The Pink Boy is a more youthful counterpart of the famous Blue Boy (which was on exceptional loan to The National Gallery, London until 15 May 2022 from the Huntington Library, Art Museum, and Botanical Gardens in San Marino, California) and, like him, wearing an 18th-century fancy-dress version of 17th-century clothes.
‘The Pink Boy’ is as much a showpiece of Gainsborough’s skill, demonstrating his relationship to the art of the past as well as his modernity, as it is a portrait of the sitter, who is probably Master Francis Nicholls. It acquired its nickname in the 19th-century, in the wake of The Blue Boy’s fame.
Portraits of Lord Alexander Douglas-Hamilton and Lord Archibald Hamilton demonstrate how Gainsborough used different types of ‘Vandyke’ costume and contrasting painting techniques to differentiate the relative rank and age of two aristocratic brothers. The portrait of the artist’s nephew and pupil Gainsborough Dupont is among his most intimate and scintillating works, conjuring the teenager’s individuality and inner consciousness as much as the shimmer of light on silk.
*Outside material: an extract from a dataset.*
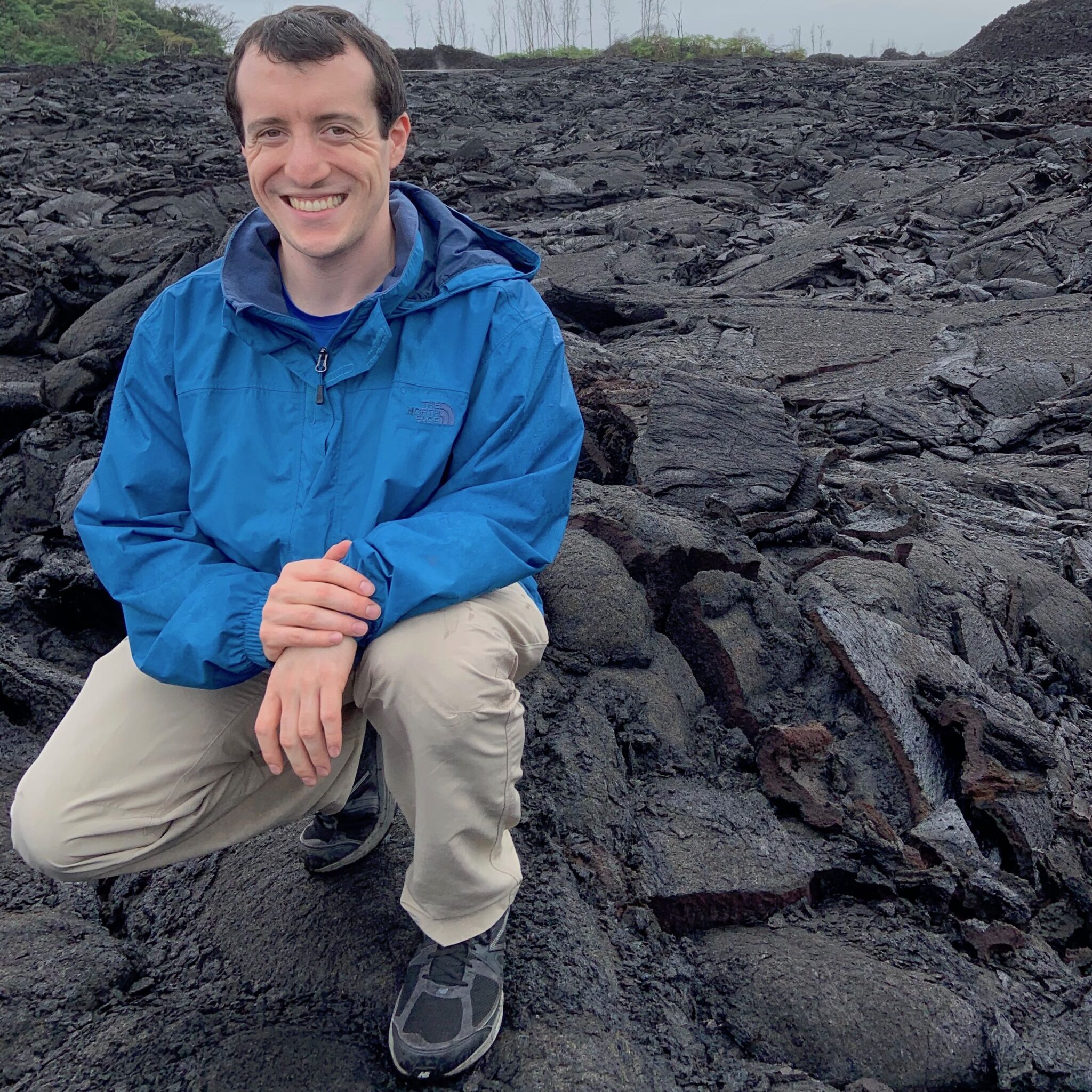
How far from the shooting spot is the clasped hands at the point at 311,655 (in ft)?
6.55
It will be so exciting to have The Pink Boy back at Waddesdon after cleaning and conservation by Rica Jones. The painting is a favourite among our visitors, and I hope they will be as delighted as I am to see it brought back to life and, for the first time, displayed alongside the other Waddesdon boys in 'Vandyke' costume. We are lucky to have so many examples of this type of Gainsborough portrait - Ferdinand and Alice seem to have been particularly drawn to it - and there is still much to learn about them.